The difference in the deceleration slope is clear. At first the discs are slowed only by the kinetic friction but when the relay turns on the resistors and motor windings are put in parallel and energy starts being dissipated through the resistors. The contribution of the resistors to the deceleration gives a changing in the slope observed and the disc energy can be evaluated by the difference between the slopes.
Quantifying:
\[\frac{d\omega_{res}}{dt}=\frac{d\omega_{atrito+res}}{dt}-\frac{d\omega_{atrito}}{dt}=-194,860-(-79,234)=-115,626rpm/s = -115,626\times\frac{2\pi}{60}=-12,11rad/s^2\]
The kinetic friction must also be taken into account in the voltages so that the energy dissipated by the resistors corresponds to the energy loss given by the difference between slopes. This can be done adding the function adjusted to the first data series to the second and adjusting a new function.
To clarify, a voltage of 0,0241(t-6,42)V will be added to each point in the table of results after the time at which the relay turns on and a new function is adjusted to that data series.
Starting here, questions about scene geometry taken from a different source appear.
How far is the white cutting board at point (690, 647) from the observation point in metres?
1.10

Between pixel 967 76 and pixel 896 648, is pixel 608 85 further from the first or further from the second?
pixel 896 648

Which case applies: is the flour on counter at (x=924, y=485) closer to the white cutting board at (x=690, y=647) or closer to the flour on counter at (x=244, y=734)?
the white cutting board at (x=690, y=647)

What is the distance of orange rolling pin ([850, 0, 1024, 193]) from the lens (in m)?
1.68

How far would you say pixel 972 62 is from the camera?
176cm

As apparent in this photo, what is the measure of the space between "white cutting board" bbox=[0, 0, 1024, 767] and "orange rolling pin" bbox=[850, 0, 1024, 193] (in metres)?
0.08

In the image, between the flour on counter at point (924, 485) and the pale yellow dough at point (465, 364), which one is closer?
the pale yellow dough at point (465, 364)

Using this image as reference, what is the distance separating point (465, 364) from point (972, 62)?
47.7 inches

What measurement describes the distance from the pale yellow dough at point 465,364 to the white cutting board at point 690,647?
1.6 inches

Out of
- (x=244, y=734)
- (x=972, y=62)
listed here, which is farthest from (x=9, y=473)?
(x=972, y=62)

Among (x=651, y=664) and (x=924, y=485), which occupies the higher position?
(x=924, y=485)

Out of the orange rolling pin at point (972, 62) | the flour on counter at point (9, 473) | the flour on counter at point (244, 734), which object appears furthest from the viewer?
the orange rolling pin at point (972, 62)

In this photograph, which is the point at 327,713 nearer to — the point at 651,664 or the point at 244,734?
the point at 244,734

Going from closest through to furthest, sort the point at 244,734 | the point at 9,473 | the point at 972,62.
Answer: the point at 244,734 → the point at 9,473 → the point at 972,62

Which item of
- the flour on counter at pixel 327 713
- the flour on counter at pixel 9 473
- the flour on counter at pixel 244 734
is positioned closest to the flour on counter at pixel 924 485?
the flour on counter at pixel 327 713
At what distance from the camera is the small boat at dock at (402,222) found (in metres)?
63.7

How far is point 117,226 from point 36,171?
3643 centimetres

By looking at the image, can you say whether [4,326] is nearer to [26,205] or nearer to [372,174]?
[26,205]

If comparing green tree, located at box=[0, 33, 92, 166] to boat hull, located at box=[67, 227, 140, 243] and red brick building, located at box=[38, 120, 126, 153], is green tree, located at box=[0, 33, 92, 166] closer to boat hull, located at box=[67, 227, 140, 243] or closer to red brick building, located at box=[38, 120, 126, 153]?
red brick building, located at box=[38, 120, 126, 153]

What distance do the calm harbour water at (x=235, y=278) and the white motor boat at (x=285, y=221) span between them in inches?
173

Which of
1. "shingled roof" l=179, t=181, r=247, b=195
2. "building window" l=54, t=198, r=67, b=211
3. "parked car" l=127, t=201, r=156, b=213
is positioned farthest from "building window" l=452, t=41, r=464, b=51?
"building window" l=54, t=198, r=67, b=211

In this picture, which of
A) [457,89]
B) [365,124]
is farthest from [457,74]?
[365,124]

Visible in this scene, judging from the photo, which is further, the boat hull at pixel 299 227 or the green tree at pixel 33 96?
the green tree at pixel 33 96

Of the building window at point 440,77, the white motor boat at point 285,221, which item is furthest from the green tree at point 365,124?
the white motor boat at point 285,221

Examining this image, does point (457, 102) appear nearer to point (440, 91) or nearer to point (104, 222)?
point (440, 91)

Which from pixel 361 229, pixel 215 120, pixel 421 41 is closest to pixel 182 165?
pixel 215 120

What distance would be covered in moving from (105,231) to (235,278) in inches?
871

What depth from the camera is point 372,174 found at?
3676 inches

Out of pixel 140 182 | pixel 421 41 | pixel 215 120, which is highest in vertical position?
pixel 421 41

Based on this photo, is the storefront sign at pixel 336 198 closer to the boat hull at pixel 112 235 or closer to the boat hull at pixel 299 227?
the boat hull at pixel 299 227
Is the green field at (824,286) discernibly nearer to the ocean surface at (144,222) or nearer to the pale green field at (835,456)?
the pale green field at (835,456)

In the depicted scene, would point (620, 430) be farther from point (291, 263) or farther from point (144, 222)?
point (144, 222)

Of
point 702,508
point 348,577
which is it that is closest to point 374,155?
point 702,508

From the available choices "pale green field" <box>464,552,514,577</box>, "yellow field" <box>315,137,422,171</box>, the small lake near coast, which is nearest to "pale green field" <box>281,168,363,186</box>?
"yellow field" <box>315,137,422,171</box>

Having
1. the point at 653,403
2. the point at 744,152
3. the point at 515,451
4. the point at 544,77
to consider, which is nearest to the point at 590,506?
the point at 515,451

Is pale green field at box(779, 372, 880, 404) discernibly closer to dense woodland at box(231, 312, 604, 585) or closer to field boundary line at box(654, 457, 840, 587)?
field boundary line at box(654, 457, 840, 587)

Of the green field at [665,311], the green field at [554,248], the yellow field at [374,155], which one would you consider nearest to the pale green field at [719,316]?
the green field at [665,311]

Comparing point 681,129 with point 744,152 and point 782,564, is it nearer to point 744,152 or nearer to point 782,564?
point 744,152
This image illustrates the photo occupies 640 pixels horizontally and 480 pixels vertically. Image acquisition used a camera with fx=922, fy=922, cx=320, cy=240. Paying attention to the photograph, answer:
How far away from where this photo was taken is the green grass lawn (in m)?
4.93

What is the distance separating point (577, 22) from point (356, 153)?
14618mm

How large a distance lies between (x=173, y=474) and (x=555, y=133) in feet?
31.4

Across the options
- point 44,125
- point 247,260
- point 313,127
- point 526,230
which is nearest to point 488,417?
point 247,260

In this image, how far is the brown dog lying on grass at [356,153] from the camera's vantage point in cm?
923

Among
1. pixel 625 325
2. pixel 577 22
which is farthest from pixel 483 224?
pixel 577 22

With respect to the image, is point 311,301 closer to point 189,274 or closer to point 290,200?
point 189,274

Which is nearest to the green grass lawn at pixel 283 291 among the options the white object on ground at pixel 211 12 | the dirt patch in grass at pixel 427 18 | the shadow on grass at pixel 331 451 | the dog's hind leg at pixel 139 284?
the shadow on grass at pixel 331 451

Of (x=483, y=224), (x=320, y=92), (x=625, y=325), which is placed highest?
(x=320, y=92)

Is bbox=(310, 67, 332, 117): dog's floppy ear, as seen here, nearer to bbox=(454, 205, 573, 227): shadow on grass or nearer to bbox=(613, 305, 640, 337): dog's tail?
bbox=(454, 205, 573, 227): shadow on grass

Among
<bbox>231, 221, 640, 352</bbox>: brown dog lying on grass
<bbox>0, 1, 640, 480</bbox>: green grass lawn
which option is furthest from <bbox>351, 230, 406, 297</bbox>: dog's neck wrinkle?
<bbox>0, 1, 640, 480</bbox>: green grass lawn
The result of this process is shown in Figure4.
Using the voltage given by the adjust function in Figure4 and knowing that the resistance is 5,3Ω in each of the 3 resistors, the dissipated power is calculated by:
\[P=VI=V\frac{V}{R}=\frac{V^2}{R}\]
The energy dissipated in the 3 resistors is obtained integrating the dissipated power over time:
\[\int_{6,67}^{9,62}\frac{dE}{dt}dt=3\int_{6,67}^{9,62}\frac{V^2}{R}dt=0,313J\]
The energy of a solid body in rotation and it's derivative is given by:
\[E=\frac{I\omega^2}{2}\;\;\;\;\;\;\;\;\;\;\frac{dE}{dt}=I\omega'\omega\]
The last equation is integrated knowing that \(\int_{6,67}^{9,62}\frac{dE}{dt}dt=-0,313J\) (the "-" is there because the energy is dissipated), ω' is constant = -12,11rad/s^2 (comes from the difference between slopes) and ω is given by the deceleration adjust function in rad/s,
\[\int_{6,67}^{9,62}\frac{dE}{dt}dt=\int_{6,67}^{9,62}I\omega'\omega \; dt\] \[-0,313=I(-12,11)\int_{6,67}^{9,62}\omega \; dt\] \[\frac{-0,313}{-12,11}=I\int_{6,67}^{9,62}-20,41t+230,93 dt\] \[I=\frac{-0,313}{-12,11\times 190,837}\] \[I=1,354\times 10^{-4}kg\, m^2\]
Now, the discs in this experience are in fact rings of interior and exterior radius 13mm and 47mm respectively. Their moment of inertia is then:
\[I=\frac{m\left(r_1^2+r_2^2\right)}{2}=\frac{0,115\left(0,013^2+0,047^2\right)}{2}=1,367\times 10^{-4}kg \; m^2\]
Evaluating the accuracy,
\[\frac{\left|1,354\times 10^{-4}-1,367\times 10^{-4}\right|}{\left|1,367\times 10^{-4}\right|}\times 100=0,9\%\]
The experimental results of this experience differ only 0,9% from the theoretical expectations!